Aujourd’hui, Framatome conduit seule le projet avec ses clients : EDF (Flamanville 3), l’électricien chinois CGNPC (Taishan) et l’électricien finlandais TVO (Olkiluoto). Un autre projet est en cours à Hinkley Point en Grande Bretagne (2 réacteurs) dont la maîtrise d’œuvre est assurée par EDF et son partenaire chinois CGN.
En France, un projet de construction de 3 paires d’EPR est envisagé (en 2021) avec Penly comme premier site probable pour recevoir la première paire d’EPR.
.
Le projet EPR fut lancé en 1992, dans un souci d’utiliser toute l’expérience acquise sur les modèles de REP précédents et surtout les modèles français N4 et allemand Konvoi. C’est donc un projet « évolutionnaire », dit de 3ème génération, dans un esprit différent de ce qui fera l’objet du programme international « Génération IV » sur les réacteurs de l’avenir. Fin 1998, les études d’optimisation du projet étaient achevées, et le Conseil Économique et Social plaidait pour une décision rapide de lancement de la réalisation, que le Président d’EDF, François ROUSSELY, voyait intervenir au mieux 12 à 18 mois plus tard.
Le principal objectif de l’EPR est d’augmenter significativement la sûreté du réacteur tout en maintenant le coût de sa production aussi bas que possible. C’est donc à ce jour le plus gros réacteur électronucléaire au monde – pour minimiser son coût de production – et sans doute celui qui a le plus rehaussé la sûreté d’exploitation.
La conception a intégré le retour d’expérience (REX) de milliers d’années d’exploitation des réacteurs électronucléaires (déjà largement intégré sur le N4), en y ajoutant des contraintes majeures :
- la prévention d’un accident de fusion du cœur, visant à éviter un relâchement de radioactivité à l’extérieur de l’enceinte de confinement. ;
- une meilleure robustesse vis-à-vis des agressions internes (incendie, inondation, explosion, projectile…) ou externes (séisme, chute d’avion, explosion, conditions climatiques extrêmes…).
- une meilleure redondance, de diversification et séparation physique des systèmes de sauvegarde,
D’autres objectifs ont été pris en compte : une disponibilité améliorée, une économie des matières nucléaires, une moindre production de déchets… et d’autres encore.

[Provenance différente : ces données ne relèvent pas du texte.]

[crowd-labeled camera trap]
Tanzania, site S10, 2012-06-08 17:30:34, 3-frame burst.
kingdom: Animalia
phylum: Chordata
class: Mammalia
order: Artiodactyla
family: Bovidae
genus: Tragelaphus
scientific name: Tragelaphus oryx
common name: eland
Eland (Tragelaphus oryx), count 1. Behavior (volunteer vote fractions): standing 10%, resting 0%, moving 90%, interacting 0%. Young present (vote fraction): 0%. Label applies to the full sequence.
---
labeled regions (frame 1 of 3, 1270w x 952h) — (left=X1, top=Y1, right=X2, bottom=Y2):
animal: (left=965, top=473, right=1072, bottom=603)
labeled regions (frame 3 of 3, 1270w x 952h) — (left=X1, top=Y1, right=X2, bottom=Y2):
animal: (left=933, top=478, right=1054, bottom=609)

Ces innovations se traduisent principalement sur l'agencement des différentes fonctions de la centrale, avec des dispositions favorables à une sûreté encore améliorée. Le bâtiment central (double enceinte étanche en béton avec liner en acier) est entouré de quatre bâtiments indépendants abritant chacun une partie des équipements de sûreté. Les moyens électriques de secours sont séparés en deux voies indépendantes.
En cas de fusion du cœur, un dispositif de collecte du « corium » (mélange résultant de la fusion du combustible et de métal des structures internes de la cuve) est prévu (voir ci-après).
2. Description du réacteur EPR
2.1. L’enceinte de confinement
Schéma du récupérateur de corium Cliquer pour agrandir (Source IRSN) |
L’enceinte de confinement est à double paroi (comme sur le N4), mais avec une peau d’étanchéité en acier (le liner). Elle est renforcée et plus épaisse pour supporter l'impact d'un avion commercial.
Elle comprend, en partie basse, sous la cuve, un système de récupération et de refroidissement du corium en cas de fusion du cœur. On peut considérer que c’est la principale amélioration apportée à la sûreté du REP (qui sera adaptée sur les autres REP français dans le cadre du grand carénage en cours).
Il est situé sous le réacteur, et une chambre d’étalement du corium est aménagée à proximité où il serait refroidi.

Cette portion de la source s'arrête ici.